===== SOURCE RECORDS
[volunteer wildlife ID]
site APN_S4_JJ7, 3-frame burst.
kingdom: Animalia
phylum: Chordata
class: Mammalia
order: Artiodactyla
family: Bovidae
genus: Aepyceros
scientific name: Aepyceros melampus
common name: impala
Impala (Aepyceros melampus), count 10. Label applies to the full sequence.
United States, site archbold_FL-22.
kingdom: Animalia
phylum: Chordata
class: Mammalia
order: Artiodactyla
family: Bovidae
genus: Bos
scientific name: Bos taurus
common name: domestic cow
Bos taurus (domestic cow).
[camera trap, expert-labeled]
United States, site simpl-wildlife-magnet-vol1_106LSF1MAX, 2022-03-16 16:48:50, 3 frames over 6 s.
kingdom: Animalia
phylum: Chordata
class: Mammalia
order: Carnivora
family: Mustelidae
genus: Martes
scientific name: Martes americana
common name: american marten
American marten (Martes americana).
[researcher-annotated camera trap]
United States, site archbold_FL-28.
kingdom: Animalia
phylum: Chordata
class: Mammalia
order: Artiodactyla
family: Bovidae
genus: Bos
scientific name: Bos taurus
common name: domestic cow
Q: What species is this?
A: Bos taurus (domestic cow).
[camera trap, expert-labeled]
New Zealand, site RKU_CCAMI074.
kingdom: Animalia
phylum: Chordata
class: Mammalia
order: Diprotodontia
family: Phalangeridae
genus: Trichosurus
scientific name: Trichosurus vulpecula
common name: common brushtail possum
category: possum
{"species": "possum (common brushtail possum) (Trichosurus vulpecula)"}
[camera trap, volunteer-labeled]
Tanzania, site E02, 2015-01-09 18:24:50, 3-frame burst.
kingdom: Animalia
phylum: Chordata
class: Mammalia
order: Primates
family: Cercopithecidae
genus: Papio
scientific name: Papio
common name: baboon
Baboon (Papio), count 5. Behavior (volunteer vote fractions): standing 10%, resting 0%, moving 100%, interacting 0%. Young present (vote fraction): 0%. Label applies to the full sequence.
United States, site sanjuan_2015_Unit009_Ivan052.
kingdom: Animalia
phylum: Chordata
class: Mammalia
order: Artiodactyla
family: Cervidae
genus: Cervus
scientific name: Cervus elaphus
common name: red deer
==========
§ **HOW TO COMPLETE THIS TASK**:
Say, as a bare number, how many lines in the entries above include the string "family".

§ **SOLUTION**:
7